US stocks fell sharply on Monday, driven down by news that the petroleum industry was running out of storage capacity, causing prices to plummet. At closing, the Dow Jones Industrial Average index fell by 592.05 points to 23,650.44; the Nasdaq Composite by 89.41 points to 8,56073; and the S&P 500 by 51.40 points, to finish at 2,823.16.

The markets were severely hurt by unexpected events in the oil market, where expectations about the topsy-turvy path of the world economy in the coming months has caused oil prices to plunge into negative territory.
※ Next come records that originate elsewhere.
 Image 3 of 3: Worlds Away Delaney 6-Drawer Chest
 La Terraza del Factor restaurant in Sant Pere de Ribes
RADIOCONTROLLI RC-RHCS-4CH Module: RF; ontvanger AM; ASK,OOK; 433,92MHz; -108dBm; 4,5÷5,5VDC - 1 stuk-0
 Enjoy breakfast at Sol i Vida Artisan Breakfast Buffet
The number is due to the way oil prices are set, but according to experts, the notion that “people who had oil to sell were willing to pay to have it taken it off their hands” is not too far off, the New York Times reported.

The Wall Street Journal reported that oil producers who had been filling up tankers and using them as floating storage tanks for when the world economy picks up again after the COVID-19 pandemic were quickly running out of storage space.
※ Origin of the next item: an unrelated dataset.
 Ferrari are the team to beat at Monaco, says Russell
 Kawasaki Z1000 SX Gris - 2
“If you can find storage, you can make good money,” Reid I’Anson, economist for market-data firm Kpler Inc, told the publication.
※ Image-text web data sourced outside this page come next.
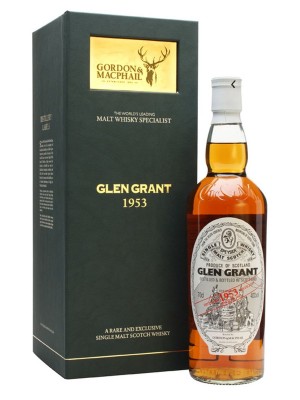 Glen Grant 1953 / 60 Year Old / Sherry Cask / Gordon & MacPhail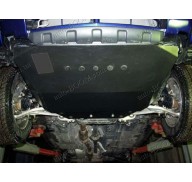 Защита двигателя и кпп Nissan X-Trail 00-08 (Кольчуга 1.0365.00)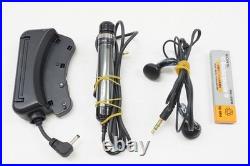 SONY WALKMAN D-NE730 Black CD Player MP3 ATRAC Playback Vintage with Box r#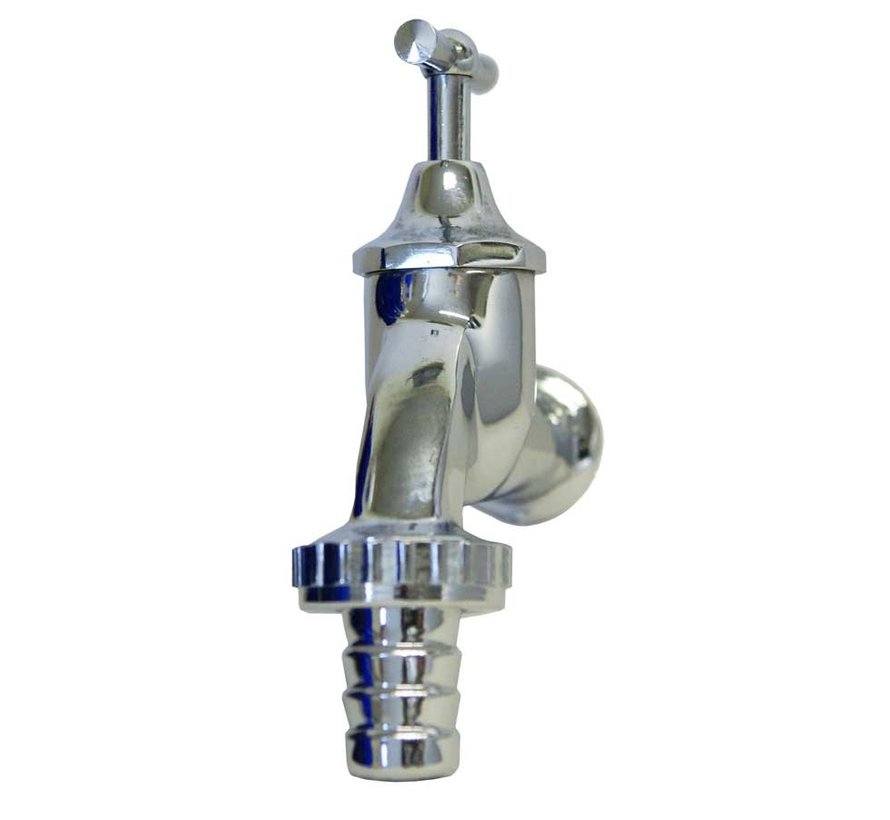 Tapkraan chrome 3/4"
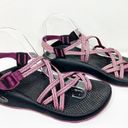 Chacos Chaco Zx/2 Yampa Purple Pink Tidal Wave Strap Hiking Sport Sandals Size 8 Photo 1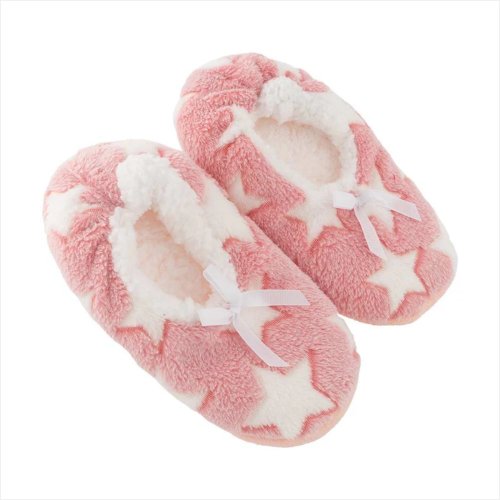 Ladies Cosy Toes Slippers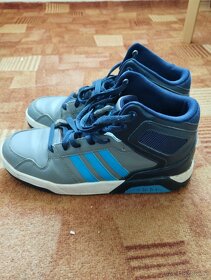 Kotníkové boty Adidas - 5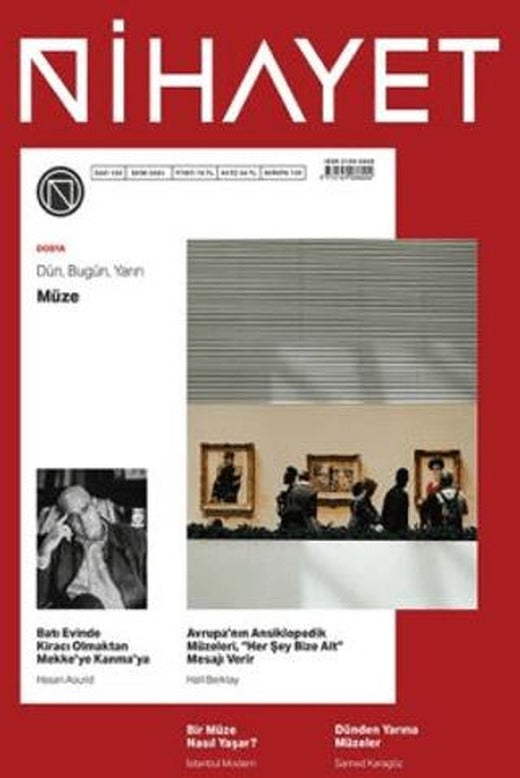 Nihayet Aylık Dergi Sayı: 130 Ekim 2025 | Nihayet Dergisi (Ciltsiz)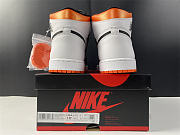 Nike Air Jordan 1 Retro High Electro Orange 555088-180 - 4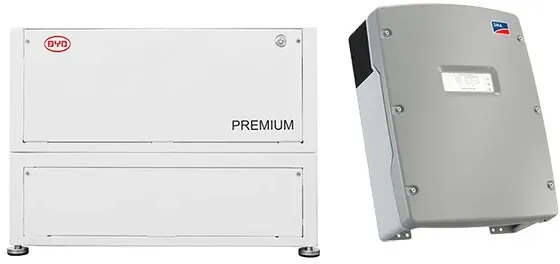 B-BOX LVL 2021 15,4 (1 Stk./15,36 kWh) + 1x SI 6.0 Low Voltage Lithium-Ionen-Batteriespeichersystem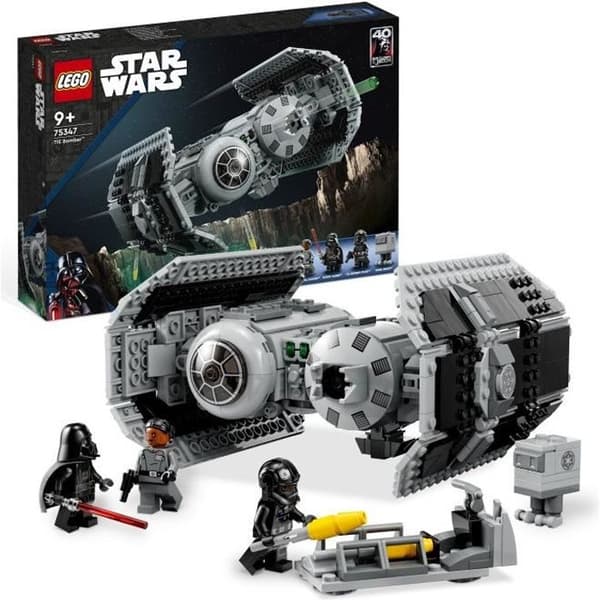 LEGO STAR WARS 75347 BOMBARDIER-SLIPSET. stemmemodel med Gonk-højrefigur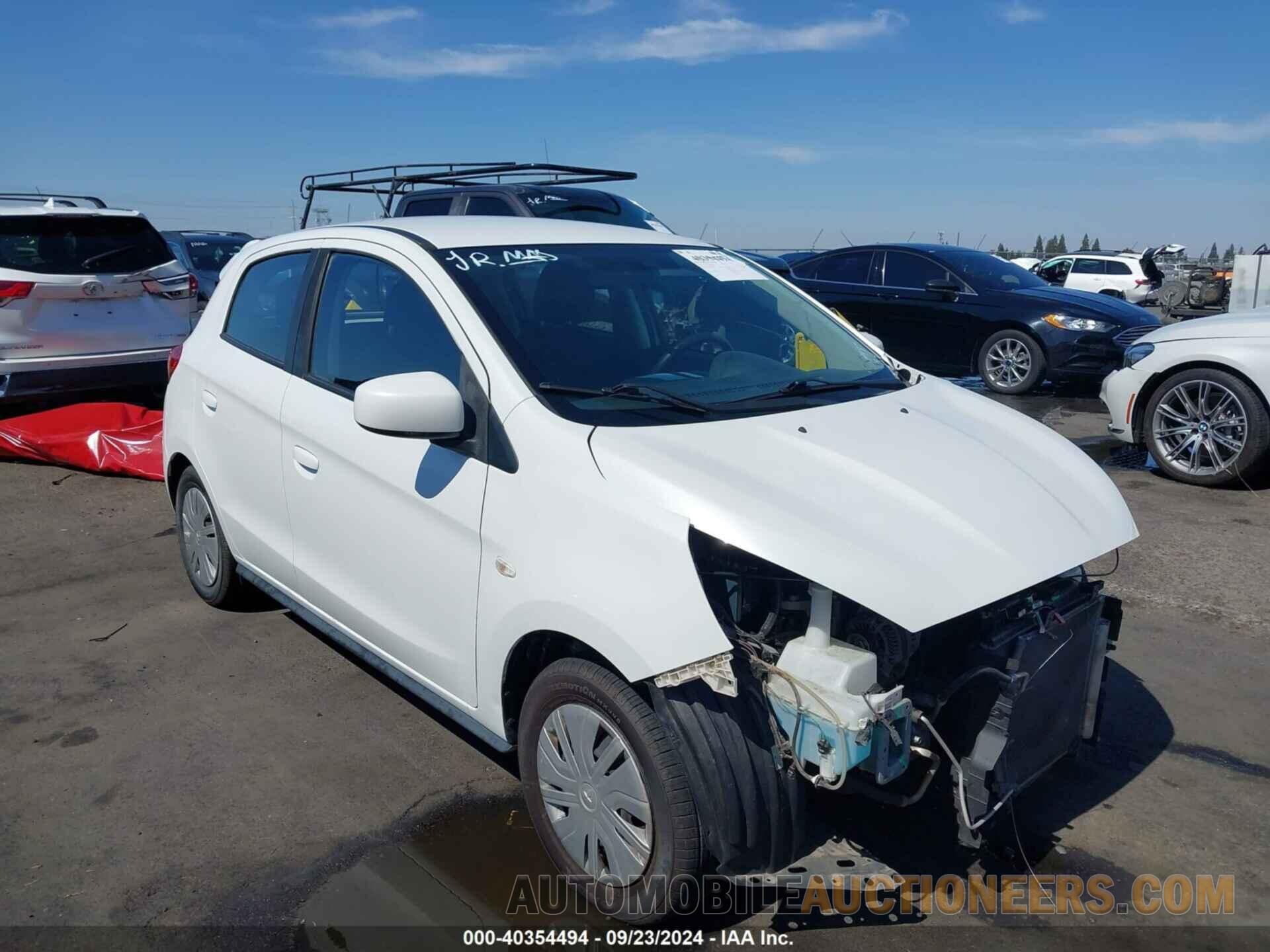 ML32A3HJ4JH006846 MITSUBISHI MIRAGE 2018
The May contract for West Texas Intermediate, which anticipates what oil will cost next month when it’s actually delivered to buyers, utterly collapsed, sinking by 300% to negative $40.08 per barrel. At the same time, oil that is anticipated to be sold in November, when it is hoped the worst of the pandemic will have passed, was selling at $32.08 per barrel.

The news also comes amid a deal struck between Saudi Arabia and the Russian Federation, two large oil exporters, setting greatly reduced petroleum production quotas.

However, it wasn’t just oil producers whose stocks fell, but oil consumers, too. Airplane maker Boeing, which has been forced to shutter most of its US factories by the COVID-19 pandemic, saw its stocks plunge by 7% on Monday.

According to statistics by the US Department of Labor, more than 22 million Americans have filed for unemployment since the beginning of March, with 5.2 million filing in just the last week, effectively wiping out all job gains of the last decade.